Яншин все еще — в полной мере — не мог представить себе, какую роль пришлось ему играть в этой кровавой драме. Но очень короткое время спустя неизбежный развод состоялся — лишь после этого Нора призналась ему во всем. Рассказала об отношениях с Маяковским, об их любви, о близости, о планах на совместную жизнь. «Какой подлец!» — только и мог вымолвить Яншин.

Татьяна была уже в Варшаве, где виконт Бертран дю Плесси работал во французском посольстве коммерческим атташе и где супруги обосновались после свадебного путешествия по Италии. Она ждала ребенка (он родился ровно через девять месяцев после свадьбы, чем она очень гордилась) и чувствовала себя вполне счастливой.

Эльзе не пришло в голову известить ее о случившемся — ведь Татьяна теперь была далеко, перестав быть объектом ее интересов, а никаких указаний от Лили, естественно, не было. О гибели Маяковского Татьяна узнала, как и все, — из газет. 24 апреля она писала матери в Пензу: «Я совершенно убита. <…> Для меня это страшное потрясение». И тут же — в том же письме — фраза, от которой мороз по коже: «Вообще — это не страшно».

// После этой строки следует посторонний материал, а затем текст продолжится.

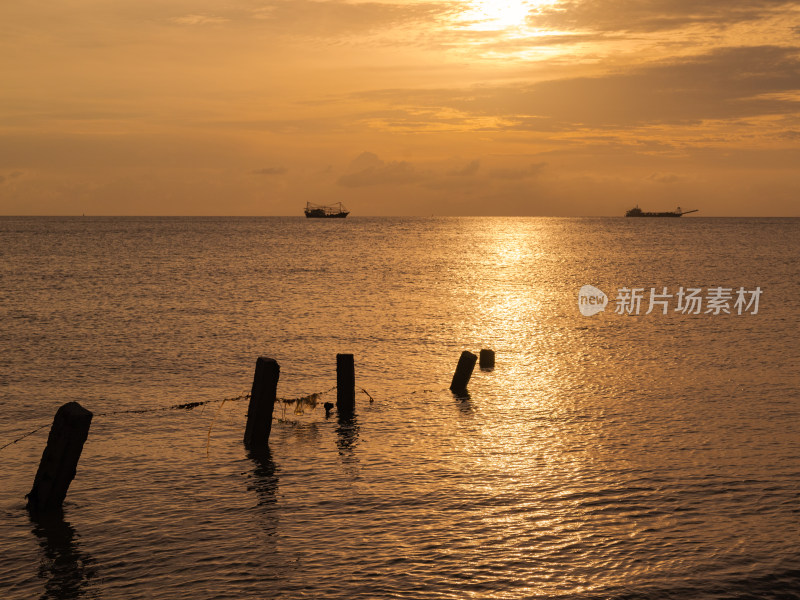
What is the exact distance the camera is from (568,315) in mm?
46219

Мысль о случившемся, однако, не покидала ее. 2 мая того же года она снова писала матери: «Я ни одной минуты не думала, что я — причина. Косвенно — да, потому что все это, конечно, расшатало нервы, но не прямая, вообще не было единственной причины, а совокупность многих плюс болезнь». Болезнью она называла тягчайшее психическое расстройство.

Насчет совокупности многих причин она, разумеется, совершенно права: поиском какой-либо одной причины занимались или не слишком далекие люди, или те, кого наличие «совокупности» больше всего и пугало. Судя по всему, Татьяна гораздо лучше была осведомлена о том, что напоследок творилось в душе Маяковского, чем люди, знавшие его дольше и ближе. Даже если вполне откровенным он с нею и не был…

В том не было, пожалуй, вины ни более, ни менее близких. Им казалось, что с ними он беспредельно искренен и открыт. Им и в голову не могло прийти, какие мысли и чувства он от них прячет. Они оставались такими же, какими были и прежде. А он уже был совершенно другим.